El llamado “realismo sucio” rara vez me ha interesado. Carver y Bukowski son escritores de indudables méritos, pero tiendo a preferir narradores con un repertorio de asuntos y técnicas más rico: Joyce Carol Oates y Rusell Banks, entre los estadounidenses; Margaret Atwood y Robertson Davies, entre los canadienses. En mis relatos he rendido homenaje a algunos escritores norteamericanos para mí imprescindibles. En “Berlín 2001” de El hijo y la zorra, por ejemplo, sentí la necesidad de convertir a Tobias Wolff (equívocamente asociado al realismo sucio por algún crítico) en personaje de una de mis historias y la anécdota de uno de sus cuentos se ha convertido en parte de la vida de uno de mis personajes. Es decir, acabé fantaseando sobre cómo sería el resto de la vida de un personaje que en algún momento inspiró ficticiamente un cuento de Wolff. En ese mismo cuento se me metió, por decirlo de alguna manera, otro narrador norteamericano espléndido, André Dubus, y acabé transformándolo en personaje, aunque lo puse a vender autos y no a escribir.

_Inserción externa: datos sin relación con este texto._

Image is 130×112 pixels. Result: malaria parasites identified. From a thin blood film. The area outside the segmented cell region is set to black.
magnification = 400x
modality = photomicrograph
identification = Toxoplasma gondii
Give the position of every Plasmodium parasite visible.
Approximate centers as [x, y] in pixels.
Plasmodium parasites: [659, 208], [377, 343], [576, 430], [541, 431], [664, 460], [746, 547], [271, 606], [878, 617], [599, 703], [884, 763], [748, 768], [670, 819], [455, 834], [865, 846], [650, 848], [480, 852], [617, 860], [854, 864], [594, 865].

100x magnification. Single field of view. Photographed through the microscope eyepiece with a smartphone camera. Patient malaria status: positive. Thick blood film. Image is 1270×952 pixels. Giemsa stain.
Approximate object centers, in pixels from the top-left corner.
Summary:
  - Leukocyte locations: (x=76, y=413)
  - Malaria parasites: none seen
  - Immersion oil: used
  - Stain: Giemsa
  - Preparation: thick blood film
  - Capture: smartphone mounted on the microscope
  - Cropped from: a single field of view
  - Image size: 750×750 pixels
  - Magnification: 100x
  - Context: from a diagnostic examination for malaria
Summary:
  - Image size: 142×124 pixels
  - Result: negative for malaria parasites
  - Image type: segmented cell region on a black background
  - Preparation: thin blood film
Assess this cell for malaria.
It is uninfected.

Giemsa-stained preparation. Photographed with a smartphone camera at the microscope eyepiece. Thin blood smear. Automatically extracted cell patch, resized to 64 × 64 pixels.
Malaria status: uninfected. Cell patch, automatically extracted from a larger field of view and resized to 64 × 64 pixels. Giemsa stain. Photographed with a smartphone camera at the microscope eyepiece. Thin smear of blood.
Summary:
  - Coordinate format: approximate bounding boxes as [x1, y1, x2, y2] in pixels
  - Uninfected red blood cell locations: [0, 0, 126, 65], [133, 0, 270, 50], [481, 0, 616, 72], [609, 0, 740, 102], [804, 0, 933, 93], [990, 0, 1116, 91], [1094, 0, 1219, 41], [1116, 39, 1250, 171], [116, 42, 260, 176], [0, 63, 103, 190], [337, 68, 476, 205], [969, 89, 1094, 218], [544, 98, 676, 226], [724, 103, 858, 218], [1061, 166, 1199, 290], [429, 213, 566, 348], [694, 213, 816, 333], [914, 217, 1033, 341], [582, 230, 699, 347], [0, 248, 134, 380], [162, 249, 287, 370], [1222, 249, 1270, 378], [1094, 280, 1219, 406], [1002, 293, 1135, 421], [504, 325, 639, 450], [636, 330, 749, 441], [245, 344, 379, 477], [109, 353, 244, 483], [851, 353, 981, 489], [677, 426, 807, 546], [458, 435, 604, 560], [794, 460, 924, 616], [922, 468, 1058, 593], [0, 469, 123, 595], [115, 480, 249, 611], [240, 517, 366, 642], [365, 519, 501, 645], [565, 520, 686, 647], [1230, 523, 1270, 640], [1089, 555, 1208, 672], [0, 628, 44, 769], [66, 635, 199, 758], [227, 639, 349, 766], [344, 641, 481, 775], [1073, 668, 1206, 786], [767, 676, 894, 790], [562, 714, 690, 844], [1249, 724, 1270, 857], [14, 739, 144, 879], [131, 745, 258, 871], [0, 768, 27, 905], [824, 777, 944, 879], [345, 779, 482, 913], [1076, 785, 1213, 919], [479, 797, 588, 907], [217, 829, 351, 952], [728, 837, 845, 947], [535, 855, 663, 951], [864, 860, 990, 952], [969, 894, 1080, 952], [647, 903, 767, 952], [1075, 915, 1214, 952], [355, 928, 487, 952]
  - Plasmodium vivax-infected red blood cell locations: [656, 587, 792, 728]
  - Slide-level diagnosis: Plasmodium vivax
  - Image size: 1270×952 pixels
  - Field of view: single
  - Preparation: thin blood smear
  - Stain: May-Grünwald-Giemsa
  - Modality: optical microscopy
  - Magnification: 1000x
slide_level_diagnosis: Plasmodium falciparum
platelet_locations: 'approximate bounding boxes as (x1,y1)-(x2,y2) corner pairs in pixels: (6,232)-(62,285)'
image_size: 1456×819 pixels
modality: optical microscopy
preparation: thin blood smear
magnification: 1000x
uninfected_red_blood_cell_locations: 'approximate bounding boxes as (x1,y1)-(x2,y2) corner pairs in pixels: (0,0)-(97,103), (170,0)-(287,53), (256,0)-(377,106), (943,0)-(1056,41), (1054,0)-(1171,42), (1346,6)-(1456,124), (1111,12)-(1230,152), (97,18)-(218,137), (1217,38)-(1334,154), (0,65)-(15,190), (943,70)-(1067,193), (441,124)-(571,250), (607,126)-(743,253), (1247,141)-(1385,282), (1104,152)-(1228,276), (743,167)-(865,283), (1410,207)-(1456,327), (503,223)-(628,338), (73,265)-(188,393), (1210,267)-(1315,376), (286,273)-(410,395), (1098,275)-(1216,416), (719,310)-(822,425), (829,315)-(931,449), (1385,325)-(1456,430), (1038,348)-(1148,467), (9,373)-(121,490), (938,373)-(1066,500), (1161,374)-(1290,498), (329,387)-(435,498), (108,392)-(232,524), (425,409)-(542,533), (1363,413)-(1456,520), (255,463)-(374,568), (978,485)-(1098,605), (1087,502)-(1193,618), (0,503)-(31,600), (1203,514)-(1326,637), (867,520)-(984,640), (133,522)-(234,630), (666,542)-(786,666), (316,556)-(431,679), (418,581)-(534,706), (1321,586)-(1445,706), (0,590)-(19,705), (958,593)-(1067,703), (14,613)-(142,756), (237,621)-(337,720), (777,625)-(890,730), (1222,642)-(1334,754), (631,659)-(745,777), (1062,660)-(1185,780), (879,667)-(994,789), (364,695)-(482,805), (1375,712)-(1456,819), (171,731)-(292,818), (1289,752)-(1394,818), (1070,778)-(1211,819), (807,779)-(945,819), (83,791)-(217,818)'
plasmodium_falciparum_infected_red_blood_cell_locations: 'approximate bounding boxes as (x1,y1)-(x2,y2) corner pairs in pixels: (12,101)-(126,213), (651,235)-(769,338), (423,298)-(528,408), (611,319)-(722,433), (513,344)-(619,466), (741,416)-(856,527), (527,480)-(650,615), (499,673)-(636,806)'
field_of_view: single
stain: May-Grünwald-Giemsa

Así que sospecho que esas lecturas son ya parte de mis vivencias y de mi imaginación.

Óscar Marcano ha afirmado en más de una ocasión que la narrativa europea ha perdido la batalla ante los autores norteamericanos, por lo que nos conviene, a quienes deseamos escribir, centrar nuestra atención en lo que produce ese país. ¿Eres de la misma opinión? ¿Consideras que las generaciones de narradores venezolanos en gestación harían bien en fijarse más en los narradores norteamericanos que en los europeos?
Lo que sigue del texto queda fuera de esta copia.